• **文章**
:::::

香港儒艺青年文化协会乃由中港两地青年学者创立的,旨在弘扬中国传统文化并港台新儒家思想的青年学术社团。协会主办的“当代新儒家谱系”艺术展于2014年9月13日在香港理工大学举办。由青年艺术家曹璇创作完成,艺术再现了熊十力、马一浮、钱穆、梁漱溟、冯友兰、杜维明、余英时等海内外儒学大家的风采。“当代新儒家谱系”为人民日报、文汇报、大公报等诸多媒体所报道。

黄蕉风先生是在香港从事“耶墨对话”跨视域研究的青年学者,现为香港浸会大学饶宗颐国学院的博士生,亦是最早提出“墨家基督徒”概念的跨界神学人。顾如先生是中国民间最早标举“墨者”身份的民间学者,其提出《先秦墨家宪政纲要》即“墨家宪政”,与秋风的“儒家宪政”同为中国原典政治言说传统的新范式。南方在野先生是民间墨学推广第一人,墨学复兴运动鼓吹者,“新墨家思想学派”网站的主编和“墨家兼爱论坛”的创始人。“新儒家谱系”计划继艺术性活化港台新儒家诸贤之后,将目光聚焦于当代新墨家群体,以期通过采访学院和民间的三位新墨家代表人物及其思想,使得官方、知识界、民间重新重视墨学这门中绝千年的绝学,及当代新墨家独特的政治哲学表述。

:::::

• **所示数据**
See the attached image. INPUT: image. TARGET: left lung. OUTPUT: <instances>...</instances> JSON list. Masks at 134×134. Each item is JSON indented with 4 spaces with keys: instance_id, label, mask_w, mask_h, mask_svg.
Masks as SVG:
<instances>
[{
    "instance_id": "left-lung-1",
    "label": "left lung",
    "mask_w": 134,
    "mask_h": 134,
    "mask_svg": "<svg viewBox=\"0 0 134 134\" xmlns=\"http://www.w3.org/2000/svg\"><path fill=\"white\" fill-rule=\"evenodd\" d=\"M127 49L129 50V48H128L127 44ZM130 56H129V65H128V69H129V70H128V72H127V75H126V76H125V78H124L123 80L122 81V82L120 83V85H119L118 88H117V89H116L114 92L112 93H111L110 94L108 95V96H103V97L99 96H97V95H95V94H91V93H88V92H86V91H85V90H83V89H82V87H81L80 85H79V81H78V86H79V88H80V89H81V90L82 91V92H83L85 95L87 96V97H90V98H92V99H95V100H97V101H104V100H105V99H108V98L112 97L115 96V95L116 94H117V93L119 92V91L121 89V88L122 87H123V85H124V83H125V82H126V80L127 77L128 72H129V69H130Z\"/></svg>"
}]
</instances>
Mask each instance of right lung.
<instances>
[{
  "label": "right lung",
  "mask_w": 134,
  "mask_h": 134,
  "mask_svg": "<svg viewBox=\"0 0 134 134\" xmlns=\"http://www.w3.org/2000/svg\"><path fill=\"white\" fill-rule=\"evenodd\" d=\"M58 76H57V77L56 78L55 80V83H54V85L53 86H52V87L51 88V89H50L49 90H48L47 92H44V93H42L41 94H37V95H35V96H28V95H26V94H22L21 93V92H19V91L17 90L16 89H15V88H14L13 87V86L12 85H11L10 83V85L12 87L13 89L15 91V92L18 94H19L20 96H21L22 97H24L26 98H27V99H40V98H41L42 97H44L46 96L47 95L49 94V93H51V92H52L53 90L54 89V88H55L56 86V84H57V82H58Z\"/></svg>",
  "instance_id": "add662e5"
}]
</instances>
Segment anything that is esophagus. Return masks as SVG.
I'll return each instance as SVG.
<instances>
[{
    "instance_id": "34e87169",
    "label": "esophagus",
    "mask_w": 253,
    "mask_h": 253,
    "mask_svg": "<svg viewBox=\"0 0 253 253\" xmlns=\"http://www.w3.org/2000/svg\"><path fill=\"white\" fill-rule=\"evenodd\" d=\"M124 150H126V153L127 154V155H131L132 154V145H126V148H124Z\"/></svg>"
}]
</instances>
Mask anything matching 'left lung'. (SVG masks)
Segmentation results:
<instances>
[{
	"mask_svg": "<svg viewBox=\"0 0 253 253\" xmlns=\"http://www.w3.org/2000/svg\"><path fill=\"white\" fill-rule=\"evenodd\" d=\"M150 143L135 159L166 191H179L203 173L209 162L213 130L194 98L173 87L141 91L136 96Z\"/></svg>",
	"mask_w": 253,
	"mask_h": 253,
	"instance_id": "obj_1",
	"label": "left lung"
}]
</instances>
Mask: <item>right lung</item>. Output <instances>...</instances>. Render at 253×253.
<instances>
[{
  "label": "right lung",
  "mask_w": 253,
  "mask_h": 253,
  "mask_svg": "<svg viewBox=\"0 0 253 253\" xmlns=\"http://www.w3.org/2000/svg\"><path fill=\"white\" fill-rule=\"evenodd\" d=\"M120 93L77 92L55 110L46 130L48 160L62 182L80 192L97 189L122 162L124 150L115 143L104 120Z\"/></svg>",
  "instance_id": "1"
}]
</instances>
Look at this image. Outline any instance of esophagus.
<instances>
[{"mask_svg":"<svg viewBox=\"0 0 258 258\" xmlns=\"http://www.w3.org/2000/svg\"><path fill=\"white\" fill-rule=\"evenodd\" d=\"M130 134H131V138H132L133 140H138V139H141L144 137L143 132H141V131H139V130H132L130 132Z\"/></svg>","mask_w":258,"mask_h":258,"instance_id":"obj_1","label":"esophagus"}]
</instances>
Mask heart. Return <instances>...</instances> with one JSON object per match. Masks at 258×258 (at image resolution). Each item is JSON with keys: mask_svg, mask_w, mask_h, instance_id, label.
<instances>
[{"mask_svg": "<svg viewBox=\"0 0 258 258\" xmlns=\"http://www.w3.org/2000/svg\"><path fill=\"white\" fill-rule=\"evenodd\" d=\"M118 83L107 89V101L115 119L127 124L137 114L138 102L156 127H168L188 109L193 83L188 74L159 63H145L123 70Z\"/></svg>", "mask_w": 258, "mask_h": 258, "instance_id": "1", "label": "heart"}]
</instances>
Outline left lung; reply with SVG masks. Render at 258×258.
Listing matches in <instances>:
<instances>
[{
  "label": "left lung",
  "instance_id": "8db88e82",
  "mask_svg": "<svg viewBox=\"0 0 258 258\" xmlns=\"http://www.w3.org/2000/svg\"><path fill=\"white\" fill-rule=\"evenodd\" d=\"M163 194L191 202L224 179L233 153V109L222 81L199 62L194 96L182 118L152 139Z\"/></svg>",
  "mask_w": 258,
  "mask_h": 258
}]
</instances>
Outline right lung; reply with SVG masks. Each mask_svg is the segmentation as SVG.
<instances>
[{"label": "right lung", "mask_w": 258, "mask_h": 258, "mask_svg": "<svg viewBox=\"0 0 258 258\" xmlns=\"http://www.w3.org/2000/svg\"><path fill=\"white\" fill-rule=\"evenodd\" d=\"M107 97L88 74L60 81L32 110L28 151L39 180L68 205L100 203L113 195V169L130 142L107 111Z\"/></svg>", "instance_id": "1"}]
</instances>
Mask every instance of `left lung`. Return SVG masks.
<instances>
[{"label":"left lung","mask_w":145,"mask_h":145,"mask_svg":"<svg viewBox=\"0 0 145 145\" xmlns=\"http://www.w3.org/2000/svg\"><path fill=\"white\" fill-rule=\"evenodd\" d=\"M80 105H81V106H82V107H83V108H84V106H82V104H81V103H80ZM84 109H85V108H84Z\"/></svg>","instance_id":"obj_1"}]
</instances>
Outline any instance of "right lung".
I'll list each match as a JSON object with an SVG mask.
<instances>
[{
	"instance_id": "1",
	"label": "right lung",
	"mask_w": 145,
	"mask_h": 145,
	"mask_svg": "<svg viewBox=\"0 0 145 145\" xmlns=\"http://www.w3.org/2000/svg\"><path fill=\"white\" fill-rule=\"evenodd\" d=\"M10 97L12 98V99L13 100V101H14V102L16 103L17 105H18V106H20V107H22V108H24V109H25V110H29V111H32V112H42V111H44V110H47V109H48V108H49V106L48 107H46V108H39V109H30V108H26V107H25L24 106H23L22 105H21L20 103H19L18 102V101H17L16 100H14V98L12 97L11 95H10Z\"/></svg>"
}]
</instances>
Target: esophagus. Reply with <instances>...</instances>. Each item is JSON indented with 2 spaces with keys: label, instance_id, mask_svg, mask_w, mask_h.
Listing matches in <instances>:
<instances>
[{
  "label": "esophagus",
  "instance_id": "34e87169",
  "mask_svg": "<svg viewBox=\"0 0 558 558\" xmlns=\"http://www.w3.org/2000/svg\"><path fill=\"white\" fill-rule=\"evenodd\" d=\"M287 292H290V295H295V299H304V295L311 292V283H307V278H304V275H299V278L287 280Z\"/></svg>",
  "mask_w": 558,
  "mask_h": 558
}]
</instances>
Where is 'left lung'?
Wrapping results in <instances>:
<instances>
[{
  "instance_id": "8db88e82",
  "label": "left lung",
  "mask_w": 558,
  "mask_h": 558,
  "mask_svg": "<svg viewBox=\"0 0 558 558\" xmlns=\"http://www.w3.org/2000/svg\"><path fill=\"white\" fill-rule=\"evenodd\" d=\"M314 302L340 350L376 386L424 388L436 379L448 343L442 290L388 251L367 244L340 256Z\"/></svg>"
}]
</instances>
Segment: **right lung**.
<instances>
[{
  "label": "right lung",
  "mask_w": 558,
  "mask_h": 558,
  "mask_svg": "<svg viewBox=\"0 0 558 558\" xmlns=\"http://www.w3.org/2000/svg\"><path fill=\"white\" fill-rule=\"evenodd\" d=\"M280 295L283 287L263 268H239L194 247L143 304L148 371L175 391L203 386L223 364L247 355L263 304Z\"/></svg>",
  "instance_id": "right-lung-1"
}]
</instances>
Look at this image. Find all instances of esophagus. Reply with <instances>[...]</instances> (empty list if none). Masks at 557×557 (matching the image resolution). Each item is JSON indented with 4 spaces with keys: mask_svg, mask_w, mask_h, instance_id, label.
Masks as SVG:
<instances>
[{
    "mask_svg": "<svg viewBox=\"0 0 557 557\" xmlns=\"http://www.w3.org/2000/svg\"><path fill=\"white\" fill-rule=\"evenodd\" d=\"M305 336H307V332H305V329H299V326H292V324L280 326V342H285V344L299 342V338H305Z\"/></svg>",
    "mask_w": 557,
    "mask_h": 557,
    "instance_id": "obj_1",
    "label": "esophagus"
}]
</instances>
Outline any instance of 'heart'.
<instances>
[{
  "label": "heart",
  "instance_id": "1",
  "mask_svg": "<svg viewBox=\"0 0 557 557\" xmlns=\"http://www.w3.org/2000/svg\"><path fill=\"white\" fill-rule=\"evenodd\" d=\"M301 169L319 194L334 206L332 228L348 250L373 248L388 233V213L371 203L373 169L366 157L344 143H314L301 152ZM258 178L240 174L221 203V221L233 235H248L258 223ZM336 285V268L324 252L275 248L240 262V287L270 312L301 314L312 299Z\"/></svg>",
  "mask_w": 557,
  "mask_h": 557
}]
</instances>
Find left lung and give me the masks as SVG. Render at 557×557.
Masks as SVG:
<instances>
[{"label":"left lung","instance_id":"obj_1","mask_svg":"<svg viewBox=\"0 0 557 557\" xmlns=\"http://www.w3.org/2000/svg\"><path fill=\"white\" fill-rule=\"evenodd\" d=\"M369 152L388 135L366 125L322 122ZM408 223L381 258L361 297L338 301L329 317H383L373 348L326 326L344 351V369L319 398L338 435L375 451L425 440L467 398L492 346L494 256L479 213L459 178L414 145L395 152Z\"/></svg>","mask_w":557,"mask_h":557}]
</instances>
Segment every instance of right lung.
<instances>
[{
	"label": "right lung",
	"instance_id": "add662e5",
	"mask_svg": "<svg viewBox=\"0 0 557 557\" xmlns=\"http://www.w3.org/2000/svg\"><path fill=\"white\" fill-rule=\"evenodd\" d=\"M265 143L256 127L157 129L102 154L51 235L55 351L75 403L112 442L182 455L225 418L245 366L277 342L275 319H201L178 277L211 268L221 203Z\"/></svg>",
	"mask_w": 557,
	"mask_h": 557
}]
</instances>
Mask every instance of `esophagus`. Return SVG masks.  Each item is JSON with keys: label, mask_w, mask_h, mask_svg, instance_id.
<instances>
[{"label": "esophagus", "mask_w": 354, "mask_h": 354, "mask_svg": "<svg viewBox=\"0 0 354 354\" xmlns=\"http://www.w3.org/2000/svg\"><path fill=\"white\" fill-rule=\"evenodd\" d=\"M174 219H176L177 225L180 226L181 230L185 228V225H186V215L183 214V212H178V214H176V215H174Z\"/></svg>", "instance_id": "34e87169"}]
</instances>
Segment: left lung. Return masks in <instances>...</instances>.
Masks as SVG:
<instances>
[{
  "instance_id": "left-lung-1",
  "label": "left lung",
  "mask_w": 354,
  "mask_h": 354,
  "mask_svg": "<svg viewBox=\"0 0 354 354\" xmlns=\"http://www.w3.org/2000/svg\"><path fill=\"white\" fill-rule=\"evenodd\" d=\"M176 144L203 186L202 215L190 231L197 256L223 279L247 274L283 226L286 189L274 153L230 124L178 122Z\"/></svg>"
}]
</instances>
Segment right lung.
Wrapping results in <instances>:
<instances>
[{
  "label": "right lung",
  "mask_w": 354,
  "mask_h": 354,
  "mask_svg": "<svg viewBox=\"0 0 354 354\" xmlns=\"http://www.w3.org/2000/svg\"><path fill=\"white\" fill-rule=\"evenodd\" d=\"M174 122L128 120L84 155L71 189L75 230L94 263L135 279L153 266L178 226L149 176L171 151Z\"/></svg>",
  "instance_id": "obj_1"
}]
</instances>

:::::

• **待完成**
A) 判断下列说法是否与关于“新儒家谱系”的文章相符,每项答“是”或“否”,并原样引用其中起决定作用的字句:(i)“当代新儒家谱系”艺术展在香港理工大学举办;(ii)顾如是“新墨家思想学派”网站的主编;(iii)黄蕉风是香港中文大学的博士生。
B) 根据关于“新儒家谱系”的文章,“当代新儒家谱系”艺术展的作品由谁创作完成?
C) 请接着关于“新儒家谱系”的文章最后一句往下续写。

• **书面回答**
A)
(i)是:「于2014年9月13日在香港理工大学举办」
(ii)否:「南方在野先生是民间墨学推广第一人,墨学复兴运动鼓吹者,“新墨家思想学派”网站的主编」
(iii)否:「现为香港浸会大学饶宗颐国学院的博士生」

B) 由青年艺术家曹璇创作完成。

C)
当代新墨家和大陆新儒家有什么不同

背景材料:最近台湾“中央研究院”文哲所研究员,也是新儒家代表人物牟宗三弟子的李明辉先生,受邀至复旦大学哲学学院讲授“中西哲学中恶与原罪”期间,接受了澎湃新闻的独家专访,就台湾社会中保留的儒家传统以及两岸的政治儒学问题谈了自己的看法。李先生在访谈中谈到自己“不认同大陆新儒家”,认为“大陆新儒家”这个称谓源自蒋庆和陈明等“一小撮”人的“自我标榜”。大陆新儒家群体的干春松、白彤东、李存山、曾亦、方旭东、唐文明等也集体撰文回应,抛出了诸如“港台新儒家未必切近大陆现实”、“港台新儒家对传统中国政治肯定得太少”等观点。以前学界似乎有一种说法,仿佛港台新儒家和大陆新儒家互相不对付,“老死而不相往来”,比如说一方认为“政治儒学”乃“死亡之吻”而近妖,一方谓“心性儒学”有内圣而无外王乃儒学的真正“歧出”。这其中可能各有学术路径不同、方法论范式不同、政治意识形态不同等问题。为此,香港儒艺青年文化协会特邀请黄蕉风、顾如、南方在野三位新墨家学人,就一系列重要问题展开访谈,以为学术界提供另一个全新视角。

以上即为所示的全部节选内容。